The existing standards we do have are through general state regulations, which are inconsistent from state to state. For massage therapists, there is National Certification (NCBTMB), an optional test which requires completion of a minimum of 500 hours at a massage school and a passing score on their written test. According to Diane Trieste, who Is also a board member for the Commission on Massage Therapy Accreditation (COMTA), these standards do not necessarily benefit the industry, as written examination procedures do not police massage school curricula or "measure competencies of massage schools" and the practical massage ability of graduating students, but rather "measure competencies of knowledge."
Essentially, this means that neither industry employers nor the general public have many (if any) guidelines by which to measure the hands-on competency of a massage therapist or esthetician. Interestingly enough, COMTA has recently received permission from ISPA to write a letter to all ISPA membership to begin a survey on the expectations of spa employers looking to hire massage therapists.

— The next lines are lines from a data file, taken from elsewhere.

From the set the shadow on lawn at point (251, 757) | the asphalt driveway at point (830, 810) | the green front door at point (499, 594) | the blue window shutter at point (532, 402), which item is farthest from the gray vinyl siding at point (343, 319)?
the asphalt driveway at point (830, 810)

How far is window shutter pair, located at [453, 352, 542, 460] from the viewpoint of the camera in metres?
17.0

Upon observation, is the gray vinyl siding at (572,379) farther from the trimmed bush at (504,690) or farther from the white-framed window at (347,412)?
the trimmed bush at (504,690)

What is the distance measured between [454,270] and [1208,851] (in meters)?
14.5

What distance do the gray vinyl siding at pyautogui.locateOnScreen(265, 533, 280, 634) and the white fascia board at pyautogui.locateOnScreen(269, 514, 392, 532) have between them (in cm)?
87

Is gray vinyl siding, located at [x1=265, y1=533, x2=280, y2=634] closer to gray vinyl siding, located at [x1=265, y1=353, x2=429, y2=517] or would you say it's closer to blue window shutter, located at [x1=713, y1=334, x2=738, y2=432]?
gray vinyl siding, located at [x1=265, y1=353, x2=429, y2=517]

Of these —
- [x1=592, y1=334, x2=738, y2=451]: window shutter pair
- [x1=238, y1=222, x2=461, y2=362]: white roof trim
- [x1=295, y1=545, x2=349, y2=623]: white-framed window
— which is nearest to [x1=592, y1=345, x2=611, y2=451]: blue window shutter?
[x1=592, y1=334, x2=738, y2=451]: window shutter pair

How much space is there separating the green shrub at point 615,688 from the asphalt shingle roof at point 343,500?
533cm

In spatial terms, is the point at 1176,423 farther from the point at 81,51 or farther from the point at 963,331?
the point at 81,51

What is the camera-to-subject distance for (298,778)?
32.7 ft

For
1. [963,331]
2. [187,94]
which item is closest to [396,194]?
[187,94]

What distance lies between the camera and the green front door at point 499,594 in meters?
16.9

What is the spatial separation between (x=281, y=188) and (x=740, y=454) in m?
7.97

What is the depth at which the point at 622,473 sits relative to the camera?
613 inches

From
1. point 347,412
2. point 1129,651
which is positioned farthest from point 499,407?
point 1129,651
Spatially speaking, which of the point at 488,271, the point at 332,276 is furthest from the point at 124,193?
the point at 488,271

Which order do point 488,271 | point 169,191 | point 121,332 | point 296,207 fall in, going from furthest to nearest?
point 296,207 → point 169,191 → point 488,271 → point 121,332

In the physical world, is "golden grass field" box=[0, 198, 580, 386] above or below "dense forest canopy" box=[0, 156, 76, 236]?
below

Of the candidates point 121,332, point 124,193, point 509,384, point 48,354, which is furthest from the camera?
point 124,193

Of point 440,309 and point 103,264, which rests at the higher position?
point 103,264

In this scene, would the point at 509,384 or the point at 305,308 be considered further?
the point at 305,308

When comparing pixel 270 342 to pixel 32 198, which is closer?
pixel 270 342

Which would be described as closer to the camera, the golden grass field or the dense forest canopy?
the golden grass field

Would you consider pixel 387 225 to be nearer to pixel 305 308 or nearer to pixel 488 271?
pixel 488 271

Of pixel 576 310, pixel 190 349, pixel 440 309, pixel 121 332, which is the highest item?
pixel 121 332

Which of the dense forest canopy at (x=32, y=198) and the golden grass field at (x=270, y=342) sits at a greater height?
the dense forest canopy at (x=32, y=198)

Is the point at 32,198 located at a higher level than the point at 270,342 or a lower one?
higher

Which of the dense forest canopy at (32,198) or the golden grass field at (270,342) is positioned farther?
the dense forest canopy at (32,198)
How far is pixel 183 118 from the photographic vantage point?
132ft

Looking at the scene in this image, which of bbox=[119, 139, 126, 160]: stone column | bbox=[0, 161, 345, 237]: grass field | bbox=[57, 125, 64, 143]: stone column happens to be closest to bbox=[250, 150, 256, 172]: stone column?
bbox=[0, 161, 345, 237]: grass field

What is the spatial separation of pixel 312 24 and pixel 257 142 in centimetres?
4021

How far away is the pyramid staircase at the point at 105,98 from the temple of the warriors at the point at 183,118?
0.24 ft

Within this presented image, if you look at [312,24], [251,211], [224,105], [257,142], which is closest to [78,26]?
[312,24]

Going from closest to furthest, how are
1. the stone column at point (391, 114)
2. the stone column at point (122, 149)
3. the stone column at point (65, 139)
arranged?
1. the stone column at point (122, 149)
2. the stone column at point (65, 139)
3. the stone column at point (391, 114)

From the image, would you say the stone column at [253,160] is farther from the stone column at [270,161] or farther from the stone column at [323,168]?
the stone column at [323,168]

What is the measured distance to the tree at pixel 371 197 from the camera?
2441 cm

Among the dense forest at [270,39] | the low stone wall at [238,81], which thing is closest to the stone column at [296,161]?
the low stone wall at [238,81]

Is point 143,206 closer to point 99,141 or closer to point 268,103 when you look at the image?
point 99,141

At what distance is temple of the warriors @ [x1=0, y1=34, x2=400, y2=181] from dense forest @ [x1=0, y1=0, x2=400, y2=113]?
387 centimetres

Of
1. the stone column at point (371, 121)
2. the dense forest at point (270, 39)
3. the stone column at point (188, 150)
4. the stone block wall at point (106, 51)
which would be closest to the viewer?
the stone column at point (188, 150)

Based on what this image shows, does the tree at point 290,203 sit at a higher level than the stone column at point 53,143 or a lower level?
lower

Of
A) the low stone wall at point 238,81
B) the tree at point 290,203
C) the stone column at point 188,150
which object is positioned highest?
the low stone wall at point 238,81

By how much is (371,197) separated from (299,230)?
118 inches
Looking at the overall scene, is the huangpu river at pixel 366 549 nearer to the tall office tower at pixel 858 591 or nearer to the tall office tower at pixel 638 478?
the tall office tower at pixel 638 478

The survey results will allow the commission to account for spa industry needs in re-structuring its national accreditation requirements.
But In addition to taking steps towards stabilizing some of the basic areas of spa education, such as massage, Anne Bramham remarks, "advanced or post-graduate spa therapy education, where therapists are required by our industry or any regulatory agency to have a strong theoretical and manual background so that they are thoroughly familiar with the indications, contra-indications, applications and effects of spa services, other than basic massage, are still non-existent." Although our industry is building media campaigns on the positive effects of spa services, there is neither an organized educational standard nor any structured research instilled to back us up. Adds Deborah Evans, "If we do not regulate our industry with some documentation as to the efficacies of our treatments, we do stand to lose some ground in the future."
"The reality" of the spa therapist education system in many cases, observes Kristin Chou, "is that product vendors are doing the training. It is not advanced training. It is the easiest way." With product and equipment vendors supplying in many cases "complementary" training with the purchase of their wares, management has been able to train a previously uninformed staff on the procedures of various treatments. In general, what product vendors teach are basic product or equipment knowledge, broad and general effects of their specific treatments and a structured sequence application of the treatment. Adds Diane Trieste, "Oftentimes product vendors aren't qualified Massage Therapists or Estheticians. If they are, it's a bonus!" So, in many cases, our spa therapists are receiving advanced training from someone who has little to no experience with the physiological effects and contra-indications for a treatment as dangerous as, for example, hydrotherapy could be if used in the wrong context.